Passage shown =
--------------------------------------------------
With a prolific career spanning seven decades, Frank Lloyd Wright is perhaps the most famous American architect of all time.

With a prolific career spanning seven decades, Frank Lloyd Wright is perhaps the most famous American architect of all time.

by Kerstin Adams, Marketing Manager

He began his architectural practice right here in Chicago and later went on to design hundreds of houses, museums and other buildings around the world. You may be familiar with Wright’s work, but did you know these obscure facts about some of his most famous masterpieces?

1. FRANK LLOYD WRIGHT HOME AND STUDIO

Did you know a tree is growing inside the Frank Lloyd Wright Home & Studio in Oak Park? With an emphasis on nature, craftsmanship and simplicity, the studio is an early example of what eventually became Prairie style architecture. In addition to large windows from which residents can view the outdoors, Wright brought nature physically inside the space. When the studio was added in 1898, he built an interior passageway around a beloved willow tree and allowed it to grow into the house. Although the original tree is now gone, preservationists have recreated the built-in tree with a honey locust.
--------------------------------------------------
Data entries =
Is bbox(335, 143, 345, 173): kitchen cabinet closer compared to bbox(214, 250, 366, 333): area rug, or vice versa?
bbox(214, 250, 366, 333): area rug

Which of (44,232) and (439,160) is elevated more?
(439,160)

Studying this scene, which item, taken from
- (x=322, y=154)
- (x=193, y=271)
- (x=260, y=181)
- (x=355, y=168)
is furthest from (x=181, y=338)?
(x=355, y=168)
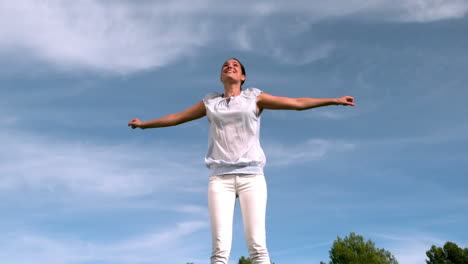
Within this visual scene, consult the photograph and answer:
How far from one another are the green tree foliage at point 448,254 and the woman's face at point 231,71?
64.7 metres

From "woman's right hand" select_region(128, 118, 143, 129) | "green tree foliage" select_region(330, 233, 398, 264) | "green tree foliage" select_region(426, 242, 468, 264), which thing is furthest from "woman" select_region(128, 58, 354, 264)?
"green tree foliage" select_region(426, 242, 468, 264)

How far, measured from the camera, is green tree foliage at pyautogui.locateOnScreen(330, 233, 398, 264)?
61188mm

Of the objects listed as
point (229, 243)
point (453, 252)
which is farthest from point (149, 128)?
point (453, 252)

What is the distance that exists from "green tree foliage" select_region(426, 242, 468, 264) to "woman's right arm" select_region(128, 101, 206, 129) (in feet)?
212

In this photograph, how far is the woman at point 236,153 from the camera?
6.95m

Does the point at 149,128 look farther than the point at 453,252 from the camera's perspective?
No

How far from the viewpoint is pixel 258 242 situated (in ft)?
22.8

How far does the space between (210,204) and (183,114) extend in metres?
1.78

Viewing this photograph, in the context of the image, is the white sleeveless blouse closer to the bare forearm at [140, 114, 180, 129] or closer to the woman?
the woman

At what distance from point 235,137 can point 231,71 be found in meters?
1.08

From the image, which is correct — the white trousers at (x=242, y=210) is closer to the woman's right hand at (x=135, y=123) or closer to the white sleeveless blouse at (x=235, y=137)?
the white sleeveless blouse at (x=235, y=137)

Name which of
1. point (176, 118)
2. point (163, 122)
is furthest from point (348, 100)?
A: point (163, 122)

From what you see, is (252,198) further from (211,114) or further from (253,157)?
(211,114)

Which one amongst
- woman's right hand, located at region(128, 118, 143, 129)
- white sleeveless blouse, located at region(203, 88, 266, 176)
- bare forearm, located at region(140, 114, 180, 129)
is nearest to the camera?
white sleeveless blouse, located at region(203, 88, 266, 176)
--------------------------------------------------
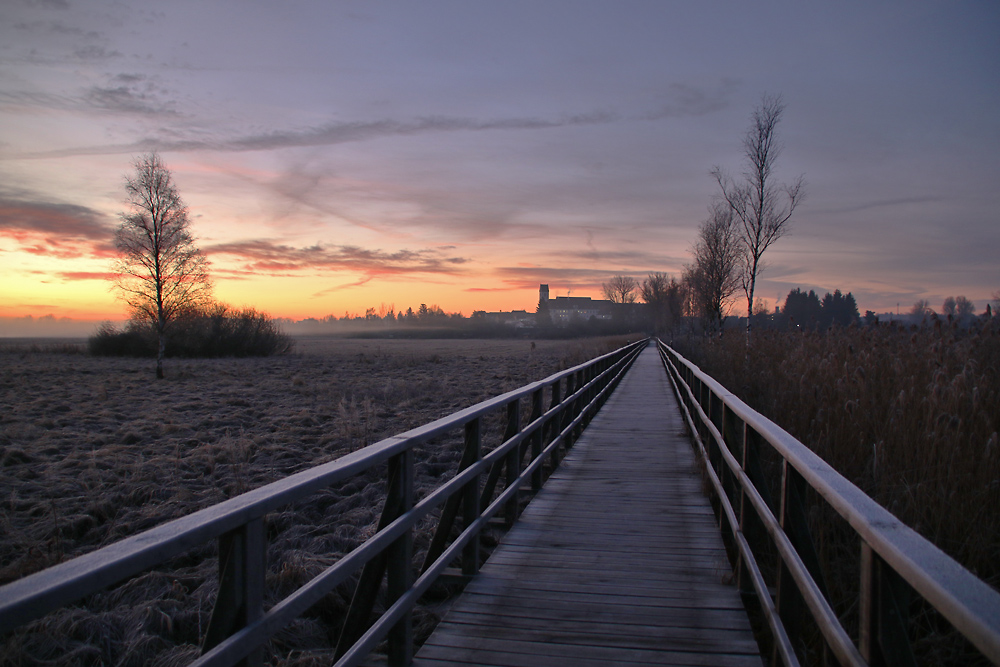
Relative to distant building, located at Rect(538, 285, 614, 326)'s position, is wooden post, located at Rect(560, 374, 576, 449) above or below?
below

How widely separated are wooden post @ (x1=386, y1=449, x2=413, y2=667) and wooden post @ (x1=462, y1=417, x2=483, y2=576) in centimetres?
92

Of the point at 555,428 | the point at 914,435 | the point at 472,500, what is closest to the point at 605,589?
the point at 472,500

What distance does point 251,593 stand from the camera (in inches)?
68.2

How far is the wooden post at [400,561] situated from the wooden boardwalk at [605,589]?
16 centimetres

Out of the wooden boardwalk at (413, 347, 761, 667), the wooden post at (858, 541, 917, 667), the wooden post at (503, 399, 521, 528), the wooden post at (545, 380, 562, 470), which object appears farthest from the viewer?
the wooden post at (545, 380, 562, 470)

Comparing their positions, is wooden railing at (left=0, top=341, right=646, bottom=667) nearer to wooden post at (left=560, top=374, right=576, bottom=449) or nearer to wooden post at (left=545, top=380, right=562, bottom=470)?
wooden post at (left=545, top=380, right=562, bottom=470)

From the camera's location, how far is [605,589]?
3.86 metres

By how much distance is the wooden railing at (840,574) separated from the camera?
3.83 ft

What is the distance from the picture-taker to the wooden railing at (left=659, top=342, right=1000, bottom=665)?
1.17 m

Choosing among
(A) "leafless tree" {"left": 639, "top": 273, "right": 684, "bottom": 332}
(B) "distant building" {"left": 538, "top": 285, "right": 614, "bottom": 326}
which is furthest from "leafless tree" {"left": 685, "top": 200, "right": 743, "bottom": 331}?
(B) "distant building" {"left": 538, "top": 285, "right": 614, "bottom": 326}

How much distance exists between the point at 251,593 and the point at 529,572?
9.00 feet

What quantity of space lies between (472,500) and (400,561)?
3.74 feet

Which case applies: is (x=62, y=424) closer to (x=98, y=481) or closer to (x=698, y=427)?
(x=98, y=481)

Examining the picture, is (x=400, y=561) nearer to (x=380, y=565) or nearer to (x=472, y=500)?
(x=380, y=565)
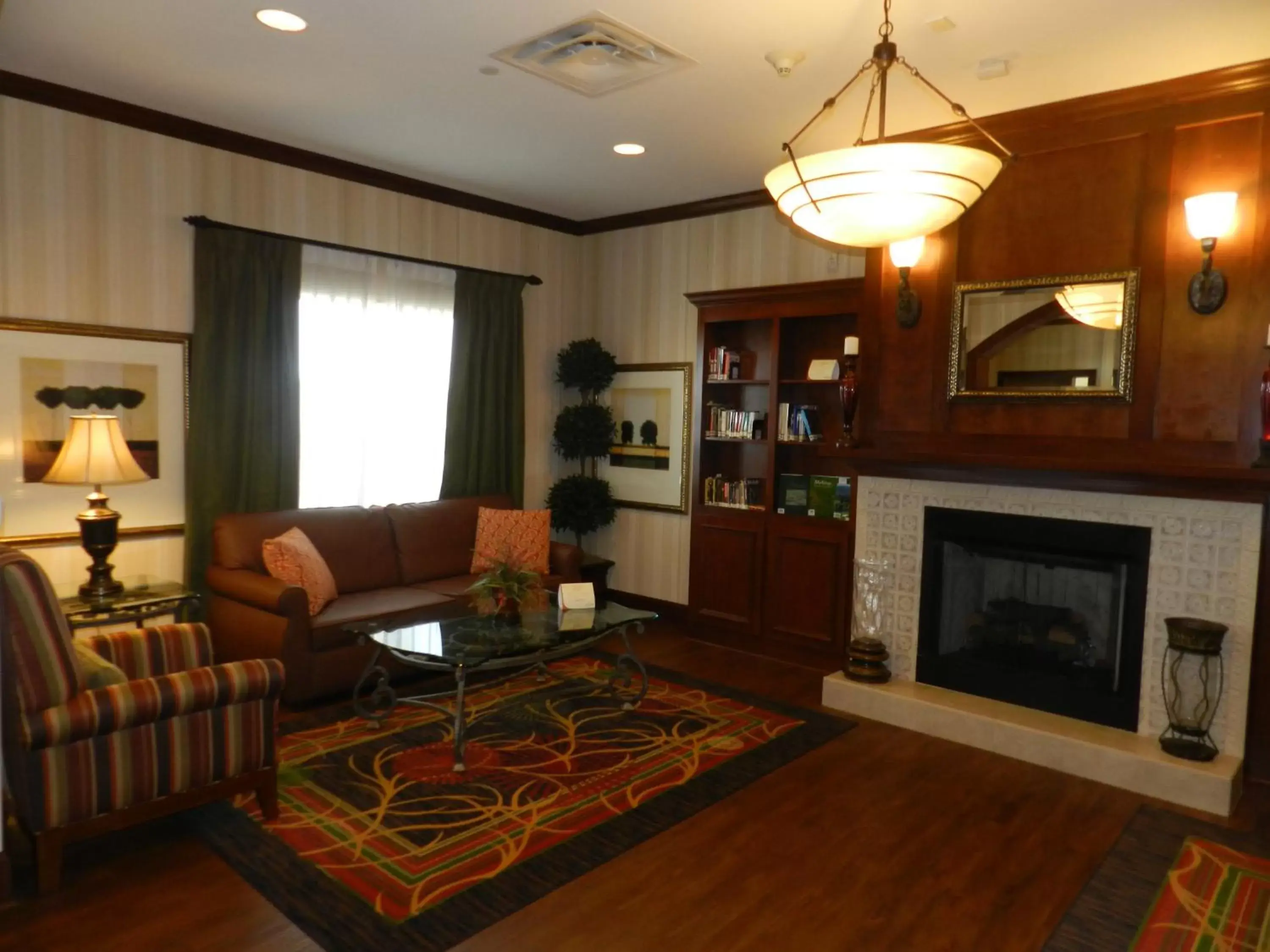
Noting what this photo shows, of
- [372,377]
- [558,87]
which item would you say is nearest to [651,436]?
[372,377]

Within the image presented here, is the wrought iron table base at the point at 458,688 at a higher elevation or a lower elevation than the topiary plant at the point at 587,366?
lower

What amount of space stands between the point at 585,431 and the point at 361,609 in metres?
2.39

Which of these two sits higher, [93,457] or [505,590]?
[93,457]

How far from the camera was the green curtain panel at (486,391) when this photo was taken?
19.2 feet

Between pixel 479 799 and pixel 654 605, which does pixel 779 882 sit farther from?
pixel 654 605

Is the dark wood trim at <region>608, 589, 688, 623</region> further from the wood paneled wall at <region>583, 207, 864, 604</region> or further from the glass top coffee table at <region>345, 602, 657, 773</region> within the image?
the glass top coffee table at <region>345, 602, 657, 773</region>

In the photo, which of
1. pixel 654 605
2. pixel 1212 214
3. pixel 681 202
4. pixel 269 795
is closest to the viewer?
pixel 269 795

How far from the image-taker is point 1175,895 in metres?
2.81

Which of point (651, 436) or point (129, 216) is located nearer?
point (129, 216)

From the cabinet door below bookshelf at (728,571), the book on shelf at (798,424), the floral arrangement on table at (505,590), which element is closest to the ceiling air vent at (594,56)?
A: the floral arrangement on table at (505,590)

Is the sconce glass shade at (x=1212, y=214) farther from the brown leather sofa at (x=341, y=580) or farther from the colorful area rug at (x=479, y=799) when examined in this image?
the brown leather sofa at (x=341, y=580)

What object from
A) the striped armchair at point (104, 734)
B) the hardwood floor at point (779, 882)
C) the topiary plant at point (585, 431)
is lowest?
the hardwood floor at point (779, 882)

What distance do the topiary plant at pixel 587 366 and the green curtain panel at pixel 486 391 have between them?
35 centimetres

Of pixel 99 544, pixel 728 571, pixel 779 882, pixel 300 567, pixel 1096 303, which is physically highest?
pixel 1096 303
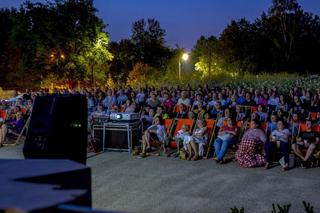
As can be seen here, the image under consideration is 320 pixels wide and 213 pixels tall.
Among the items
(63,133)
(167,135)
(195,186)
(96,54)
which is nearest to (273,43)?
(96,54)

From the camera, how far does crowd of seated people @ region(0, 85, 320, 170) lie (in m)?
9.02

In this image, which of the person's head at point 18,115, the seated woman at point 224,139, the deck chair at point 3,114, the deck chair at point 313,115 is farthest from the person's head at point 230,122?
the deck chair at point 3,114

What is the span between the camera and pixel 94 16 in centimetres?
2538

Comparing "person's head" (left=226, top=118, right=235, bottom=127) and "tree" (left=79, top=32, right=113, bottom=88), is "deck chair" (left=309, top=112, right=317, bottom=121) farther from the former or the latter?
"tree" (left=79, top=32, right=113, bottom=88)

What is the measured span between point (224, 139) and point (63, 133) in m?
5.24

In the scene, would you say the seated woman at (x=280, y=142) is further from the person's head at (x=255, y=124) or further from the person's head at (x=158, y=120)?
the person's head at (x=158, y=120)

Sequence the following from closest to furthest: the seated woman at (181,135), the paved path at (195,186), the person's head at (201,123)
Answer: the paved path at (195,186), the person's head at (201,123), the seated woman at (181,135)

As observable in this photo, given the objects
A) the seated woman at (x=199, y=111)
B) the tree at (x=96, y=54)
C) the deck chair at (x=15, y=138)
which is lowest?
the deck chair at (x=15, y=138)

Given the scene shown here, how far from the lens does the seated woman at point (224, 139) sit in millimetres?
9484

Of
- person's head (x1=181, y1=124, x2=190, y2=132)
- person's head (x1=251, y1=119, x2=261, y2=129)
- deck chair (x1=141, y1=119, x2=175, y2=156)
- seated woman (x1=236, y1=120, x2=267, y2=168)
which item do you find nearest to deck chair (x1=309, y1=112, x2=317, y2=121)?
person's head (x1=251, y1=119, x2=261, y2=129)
--------------------------------------------------
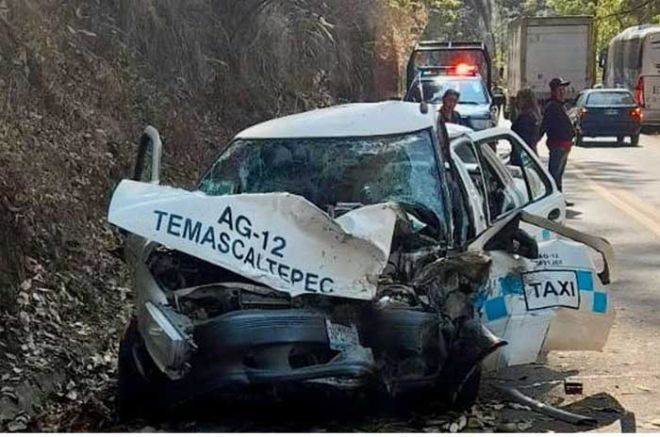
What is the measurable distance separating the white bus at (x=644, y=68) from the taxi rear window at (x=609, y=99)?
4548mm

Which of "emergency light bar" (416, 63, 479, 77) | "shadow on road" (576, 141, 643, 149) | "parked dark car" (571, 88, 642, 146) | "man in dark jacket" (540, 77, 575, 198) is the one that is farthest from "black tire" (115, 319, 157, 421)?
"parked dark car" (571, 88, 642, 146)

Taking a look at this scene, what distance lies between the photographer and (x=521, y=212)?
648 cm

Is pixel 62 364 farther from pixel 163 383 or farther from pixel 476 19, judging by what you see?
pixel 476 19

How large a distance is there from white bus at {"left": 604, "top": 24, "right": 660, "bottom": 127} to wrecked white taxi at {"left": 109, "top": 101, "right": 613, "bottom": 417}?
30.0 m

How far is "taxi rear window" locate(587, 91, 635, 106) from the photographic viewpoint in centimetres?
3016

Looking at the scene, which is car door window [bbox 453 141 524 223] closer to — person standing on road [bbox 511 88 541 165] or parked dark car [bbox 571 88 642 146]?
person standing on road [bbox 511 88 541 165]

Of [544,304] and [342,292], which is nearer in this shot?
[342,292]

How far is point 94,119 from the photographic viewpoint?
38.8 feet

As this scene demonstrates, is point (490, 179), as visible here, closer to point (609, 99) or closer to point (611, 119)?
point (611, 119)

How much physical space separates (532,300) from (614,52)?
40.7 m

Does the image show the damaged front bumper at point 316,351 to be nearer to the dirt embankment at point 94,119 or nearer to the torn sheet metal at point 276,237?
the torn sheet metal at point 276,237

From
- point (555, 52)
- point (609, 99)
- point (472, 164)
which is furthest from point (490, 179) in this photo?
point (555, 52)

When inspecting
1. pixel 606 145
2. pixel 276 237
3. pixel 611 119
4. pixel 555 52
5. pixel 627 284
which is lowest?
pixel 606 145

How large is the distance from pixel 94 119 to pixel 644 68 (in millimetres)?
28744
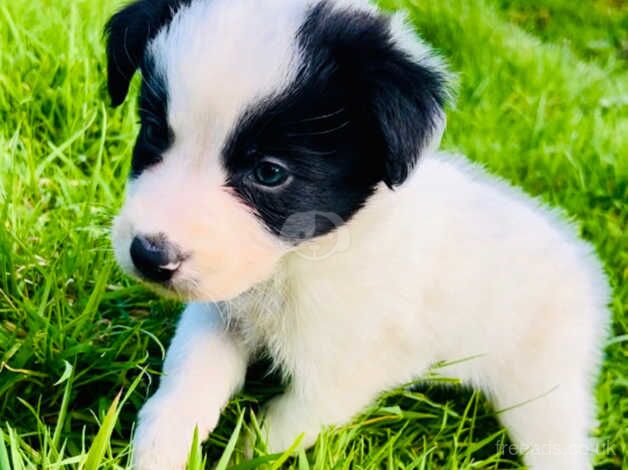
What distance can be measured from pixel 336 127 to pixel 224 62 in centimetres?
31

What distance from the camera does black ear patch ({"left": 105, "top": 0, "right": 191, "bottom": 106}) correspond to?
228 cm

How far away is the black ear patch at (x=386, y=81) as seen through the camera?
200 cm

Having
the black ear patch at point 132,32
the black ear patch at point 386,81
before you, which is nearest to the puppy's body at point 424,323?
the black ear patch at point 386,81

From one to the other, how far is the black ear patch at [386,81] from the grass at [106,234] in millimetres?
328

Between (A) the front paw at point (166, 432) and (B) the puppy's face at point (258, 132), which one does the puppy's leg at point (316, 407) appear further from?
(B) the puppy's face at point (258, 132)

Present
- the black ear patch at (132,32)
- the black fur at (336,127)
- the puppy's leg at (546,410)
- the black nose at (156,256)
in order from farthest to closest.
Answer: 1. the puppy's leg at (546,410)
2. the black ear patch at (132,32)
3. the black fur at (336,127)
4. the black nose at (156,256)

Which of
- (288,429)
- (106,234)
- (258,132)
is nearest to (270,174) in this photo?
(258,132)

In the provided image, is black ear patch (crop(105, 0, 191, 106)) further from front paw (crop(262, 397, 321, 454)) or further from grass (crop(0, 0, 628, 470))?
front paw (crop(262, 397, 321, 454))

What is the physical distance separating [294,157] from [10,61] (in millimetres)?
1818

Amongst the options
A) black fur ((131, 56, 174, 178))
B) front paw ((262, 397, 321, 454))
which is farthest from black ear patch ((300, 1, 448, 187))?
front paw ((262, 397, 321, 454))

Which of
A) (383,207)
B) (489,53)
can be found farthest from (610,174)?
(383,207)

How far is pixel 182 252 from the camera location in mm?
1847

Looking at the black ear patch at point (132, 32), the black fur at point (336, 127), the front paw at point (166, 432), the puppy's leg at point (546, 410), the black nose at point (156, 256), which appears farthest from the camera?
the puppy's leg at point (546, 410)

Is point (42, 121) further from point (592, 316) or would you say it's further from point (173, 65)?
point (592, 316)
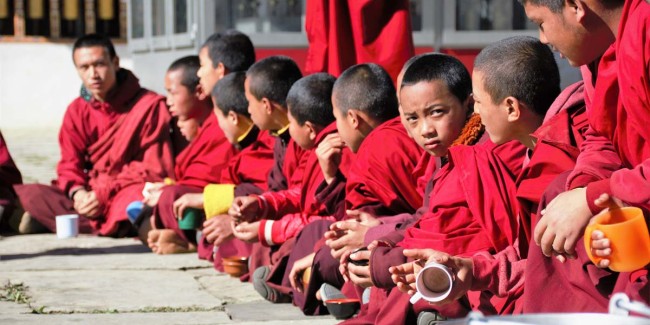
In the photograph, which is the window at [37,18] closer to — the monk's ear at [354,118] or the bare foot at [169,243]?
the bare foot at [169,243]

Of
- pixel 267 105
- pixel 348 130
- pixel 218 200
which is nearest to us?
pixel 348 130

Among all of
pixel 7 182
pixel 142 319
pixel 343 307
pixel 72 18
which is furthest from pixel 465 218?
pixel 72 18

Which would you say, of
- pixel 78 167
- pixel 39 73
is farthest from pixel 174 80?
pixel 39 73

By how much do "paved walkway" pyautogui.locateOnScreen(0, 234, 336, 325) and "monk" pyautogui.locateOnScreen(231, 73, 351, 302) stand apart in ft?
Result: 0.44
--------------------------------------------------
Aim 1 =
In the Frank Lloyd Wright article, rewrite the stretch from "1. FRANK LLOYD" through "a honey locust.", swapping "willow" for "maple".
Aim 2 =
Render the records in the stretch from the line containing "By how much do" through the line containing "Result: 0.44" as a two-column CSV with the headers request and answer. Give one row per record, put each field in quotes, and replace any line breaks with spaces.
The article and the records were taken from separate sources.

Correct result 1 =
1. FRANK LLOYD WRIGHT HOME AND STUDIO

Did you know a tree is growing inside the Frank Lloyd Wright Home & Studio in Oak Park? With an emphasis on nature, craftsmanship and simplicity, the studio is an early example of what eventually became Prairie style architecture. In addition to large windows from which residents can view the outdoors, Wright brought nature physically inside the space. When the studio was added in 1898, he built an interior passageway around a beloved maple tree and allowed it to grow into the house. Although the original tree is now gone, preservationists have recreated the built-in tree with a honey locust.

Correct result 2 =
request,answer
"By how much do ""paved walkway"" pyautogui.locateOnScreen(0, 234, 336, 325) and ""monk"" pyautogui.locateOnScreen(231, 73, 351, 302) stand apart in ft?","Result: 0.44"